Now we load the ciftiTools package.

library(ciftiTools)

Next, we indicate where to find the Connectome Workbench. This can be the full path to the Connectome Workbench executable file, or the path to its containing folder, in which case ciftiTools will locate the full path. Here, we will use the latter:

# Replace '~/Desktop/workbench' with the actual path to 
#   the Connectome Workbench folder on your computer.
#   If successful, the path to the Workbench executable will be printed.
ciftiTools.setOption('wb_path', '~/Desktop/workbench')

In this vignette, we will use example data included in the ciftiTools package. The files are originally from NITRC:

• The "MyelinAndCorrThickness" dtseries and dscalar files contain the same data: "MyelinMap_BC_decurv" and "corrThickness". (A dtseries file usually contains fMRI BOLD timeseries data, but that would be too large to include in the package.)
• The dlabel file contains three cortical parcellations
• The "ones" dscalar file is the only file to include subcortical voxels. All its data values are 1.
• To reduce the size of ciftiTools, the dscalar and dlabel CIFTIs were resampled to 6k and the "ones" dscalar was resampled to 1k.

We will also use GIFTI files containing inflated surface geometry.

cifti_fnames <- ciftiTools.files()$cifti
surfL_fname <- ciftiTools.files()$surf["left"]
surfR_fname <- ciftiTools.files()$surf["right"]

Reading and Writing

Reading

CIFTI files organize the gray matter of the brain into "grayordinates": vertices representing the left and right cortical surfaces, and voxels representing the subcortical gray matter structures and the cerebellum. A CIFTI file consists of two parts: (1) an XML header which contains all the metadata including medial wall locations, subcortical structure labels, and the subcortical volumetric mask; and (2) a NIFTI format matrix representing all the grayordinate data. These components are read in together with read_cifti:

basename(cifti_fnames["dtseries"])
xii <- read_xifti(cifti_fnames["dtseries"])

The result of read_cifti is a "xifti" object. We can get an overview of it using its summary S3 method:

xii # same as `summary(xii)`

By default, read_cifti only reads in the left and right cortex data. The subcortical data can be included by using the argument brainstructures="all". Other brainstructure combinations can be specified too, e.g. brainstructures=c("left", "subcortical"). The full set of choices for brainstructures is any combination of "left", "right" and "subcortical", or "all" for all three.

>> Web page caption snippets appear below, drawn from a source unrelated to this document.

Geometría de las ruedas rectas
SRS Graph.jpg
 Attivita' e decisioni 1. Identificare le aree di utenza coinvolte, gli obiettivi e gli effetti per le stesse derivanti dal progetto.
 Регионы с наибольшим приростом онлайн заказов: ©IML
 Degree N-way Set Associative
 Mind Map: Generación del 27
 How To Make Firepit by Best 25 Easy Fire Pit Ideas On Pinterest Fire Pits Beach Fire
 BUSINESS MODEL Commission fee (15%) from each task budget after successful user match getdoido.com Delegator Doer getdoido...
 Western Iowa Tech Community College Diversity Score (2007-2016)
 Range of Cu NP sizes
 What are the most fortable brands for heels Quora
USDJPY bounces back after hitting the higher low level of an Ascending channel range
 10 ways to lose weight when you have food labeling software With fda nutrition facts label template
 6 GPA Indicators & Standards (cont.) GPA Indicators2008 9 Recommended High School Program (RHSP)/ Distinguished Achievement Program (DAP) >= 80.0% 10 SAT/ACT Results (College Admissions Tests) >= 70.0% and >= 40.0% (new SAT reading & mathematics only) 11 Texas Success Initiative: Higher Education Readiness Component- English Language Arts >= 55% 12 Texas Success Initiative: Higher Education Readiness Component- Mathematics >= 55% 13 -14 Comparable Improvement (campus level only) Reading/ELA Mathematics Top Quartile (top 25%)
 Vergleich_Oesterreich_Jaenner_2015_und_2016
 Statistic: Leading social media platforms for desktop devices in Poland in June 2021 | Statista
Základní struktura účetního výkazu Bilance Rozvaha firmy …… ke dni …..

"xifti" objects are lists with entries data (the grayordinate data matrix, separated by brainstructure), surf (surface geometry), and meta (metadata, most of which is from the NIFTI XML header). surf distinguishes a "xifti" from a CIFTI file: the left and right cortical surface geometries are not included in CIFTI files, so they must be read from separate surface GIFTI files (ending in surf.gii). The surface must be compatible: the number of vertices must be the same, and each vertex in the CIFTI data must correspond to the vertex location in the corresponding GIFTI surface file. In this way, a "xifti" represents a combination of a CIFTI file with compatible GIFTI files for the cortical mesh.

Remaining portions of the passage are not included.